Border tax adjustments (“BTA’s”) — tariffs imposed on imported carbon-intensive goods with corresponding rebates of carbon taxes on domestically-produced goods destined for export — are one of the more technical issues in carbon tax policy. They’re also controversial; some analysts warn of trade wars or lengthy trade litigation in the World Trade Organization over a carbon-tax with BTA’s. But stay with us as we report on a new paper detailing two routes by which WTO rules would unequivocally support national carbon taxes with border tax adjustments and thus offer a route to a harmonized global carbon price.
The paper, published last July by the German Marshall fund of the United States, the American Action Forum and Climate Advisers, is hardly the first to reach such conclusions. In recent years, journal articles from leading academics including Joost Pauwelyn (Duke Univ. Law, 2007 & 2012), Gilbert Metcalf & David Weisbach (Harvard Envt’l Law, 2009), and Carolyn Fisher & Alan Fox (RFF, 2009) have pointed to the potential for BTA’s to create incentives for globally-harmonized carbon taxes. But the July paper, “Changing Climate for Carbon Taxes, Who’s Afraid of the WTO?,” comes from an even more prominent and unimpeachable source.
The author, Jennifer Hillman, a German Marshall Fund senior transatlantic fellow, is one of the world’s leading trade experts. Hillman served for four years as counsel to the WTO Appellate Body (the “Supreme Court” of trade law) and, prior to that, served an eight-year term as a U.S. International Trade Commissioner.
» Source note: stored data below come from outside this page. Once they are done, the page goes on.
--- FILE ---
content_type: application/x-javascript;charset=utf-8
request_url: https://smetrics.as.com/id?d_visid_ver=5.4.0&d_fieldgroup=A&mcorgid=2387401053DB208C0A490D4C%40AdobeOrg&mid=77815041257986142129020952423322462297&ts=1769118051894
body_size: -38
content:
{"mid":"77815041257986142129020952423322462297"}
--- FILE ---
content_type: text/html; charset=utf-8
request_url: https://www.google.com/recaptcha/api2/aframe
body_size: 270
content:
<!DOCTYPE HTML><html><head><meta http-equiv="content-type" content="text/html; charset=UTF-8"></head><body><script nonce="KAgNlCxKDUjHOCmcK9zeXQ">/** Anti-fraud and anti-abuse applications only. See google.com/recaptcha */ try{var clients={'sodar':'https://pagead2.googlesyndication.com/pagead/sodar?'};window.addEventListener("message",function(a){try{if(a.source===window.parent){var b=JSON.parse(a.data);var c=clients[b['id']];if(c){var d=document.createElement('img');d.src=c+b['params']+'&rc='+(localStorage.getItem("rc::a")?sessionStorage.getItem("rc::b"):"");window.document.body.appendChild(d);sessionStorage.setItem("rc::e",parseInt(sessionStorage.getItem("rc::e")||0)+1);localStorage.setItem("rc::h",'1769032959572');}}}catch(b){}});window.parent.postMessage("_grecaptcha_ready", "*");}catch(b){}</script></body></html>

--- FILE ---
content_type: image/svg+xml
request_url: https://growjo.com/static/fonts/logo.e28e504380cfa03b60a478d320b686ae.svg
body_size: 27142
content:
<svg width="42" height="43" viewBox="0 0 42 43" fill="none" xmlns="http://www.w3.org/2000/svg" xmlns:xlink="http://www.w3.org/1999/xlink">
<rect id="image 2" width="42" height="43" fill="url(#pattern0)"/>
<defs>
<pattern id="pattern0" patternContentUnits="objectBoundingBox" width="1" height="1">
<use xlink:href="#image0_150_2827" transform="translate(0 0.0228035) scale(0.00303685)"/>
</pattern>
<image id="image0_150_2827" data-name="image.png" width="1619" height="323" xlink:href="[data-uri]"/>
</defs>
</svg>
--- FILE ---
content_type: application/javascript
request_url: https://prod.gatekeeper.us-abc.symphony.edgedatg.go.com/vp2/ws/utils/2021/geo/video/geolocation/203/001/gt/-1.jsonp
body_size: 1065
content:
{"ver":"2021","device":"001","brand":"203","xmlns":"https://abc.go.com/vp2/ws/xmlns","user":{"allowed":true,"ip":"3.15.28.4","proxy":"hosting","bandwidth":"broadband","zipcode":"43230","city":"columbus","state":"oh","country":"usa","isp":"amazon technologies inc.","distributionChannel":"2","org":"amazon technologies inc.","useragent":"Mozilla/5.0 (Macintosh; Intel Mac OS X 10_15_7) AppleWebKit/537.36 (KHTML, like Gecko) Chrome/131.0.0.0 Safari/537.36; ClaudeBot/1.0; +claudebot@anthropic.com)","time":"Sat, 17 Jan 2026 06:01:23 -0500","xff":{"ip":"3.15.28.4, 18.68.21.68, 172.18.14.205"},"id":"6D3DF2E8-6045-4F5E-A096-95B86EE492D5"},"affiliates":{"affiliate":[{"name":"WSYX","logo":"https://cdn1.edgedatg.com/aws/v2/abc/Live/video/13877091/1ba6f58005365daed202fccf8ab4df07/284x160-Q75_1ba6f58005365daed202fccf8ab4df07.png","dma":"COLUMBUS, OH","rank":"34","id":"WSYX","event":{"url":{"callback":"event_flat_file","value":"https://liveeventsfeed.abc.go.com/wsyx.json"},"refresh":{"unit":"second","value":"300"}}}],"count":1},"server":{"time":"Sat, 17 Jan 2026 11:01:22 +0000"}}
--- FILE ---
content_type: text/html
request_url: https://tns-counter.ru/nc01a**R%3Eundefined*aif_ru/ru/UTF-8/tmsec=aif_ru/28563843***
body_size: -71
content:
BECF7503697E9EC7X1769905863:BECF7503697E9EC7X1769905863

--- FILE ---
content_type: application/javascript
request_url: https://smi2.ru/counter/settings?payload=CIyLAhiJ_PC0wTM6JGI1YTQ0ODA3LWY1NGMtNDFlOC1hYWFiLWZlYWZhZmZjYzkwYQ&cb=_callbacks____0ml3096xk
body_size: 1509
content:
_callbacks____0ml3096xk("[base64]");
From 1995-1997, as General Counsel to the Office of United States Trade Representative, she oversaw U.S. government submissions in dispute settlement cases before both WTO and NAFTA.
So Hillman is an impressive messenger. Here’s why her conclusions are important, and why BTA’s are a crucial element of an effective U.S. carbon tax.
For carbon taxes to form the cornerstone of policies to de-carbonize the world economy, carbon pricing will need to “go global.” But without border tax adjustments, unilateral U.S. climate policy won’t necessarily lead to global emissions reductions (due to “off-shoring” of factories) and could disadvantage domestic energy-intensive business.
BTA’s offer a way to not only protect domestic energy-intensive industry but also provide carrots and sticks to induce our trading partners to enact their own carbon taxes and to prevent “carbon leakage” from relocation of energy-intensive industries. Moreover, a WTO-based process could obviate the U.N. Kyoto Protocol (“COP”) meetings where nations have wrangled for almost two decades to allocate the Earth’s dwindling carbon “budget.” Instead, the U.S. (or any large trading bloc) could simply enact a carbon tax and use WTO-sanctioned border tax adjustments to induce other nations to follow.
The General Agreement on Tariffs and Trade (GATT) functions as the “constitution” of the World Trade Organization in its mission to foster global trade. Hillman shows that GATT Articles II.2 and III.3 empower countries to impose taxes on imports provided they do not exceed the taxes imposed on “like” domestically-produced goods. (Historically, tax systems that have run afoul of Article II and III have been discriminatory attempts to favor domestically-produced goods by imposing higher tariffs on foreign-produced goods.) GATT allows taxes based on the production process — in the case of a carbon tax the “carbon intensity” of the production process. This would require data on production processes abroad, which may be difficult to obtain. Hillman suggests that, absent such data, WTO would accept an assumption that an imported product’s carbon intensity is similar to that of a like domestically-produced product. (Companies producing goods less carbon intensively than U.S.-produced equivalents could petition for reductions in their border tax adjustment.)
Hillman offers a second avenue for BTA’s via GATT Article XX, which authorizes WTO members to adopt policies to protect human, animal or plant health or to conserve exhaustible natural resources. The general WTO policy of non-discrimination and non-interference with international trade would also apply to tariffs adopted pursuant to Article XX.
Hillman also recommends a rebate of carbon taxes paid on exported goods to ensure that domestic producers selling goods into non-carbon-taxing countries aren’t disadvantaged. She concludes that WTO should permit such rebates so long as they don’t exceed the carbon tax actually paid.
Hillman concludes:
Policymakers have sufficient latitude with this [WTO] framework to design and implement a carbon tax system that represents a good faith effort to reduce carbon emissions while encouraging all other countries to cut their emissions too, all while preserving the competitive position of U.S. companies. Policy makers can be bold; the WTO will recognize genuine climate change measures for what they are and is unlikely to find fault with such measures, provided they do not unfairly discriminate in favor of U.S. companies.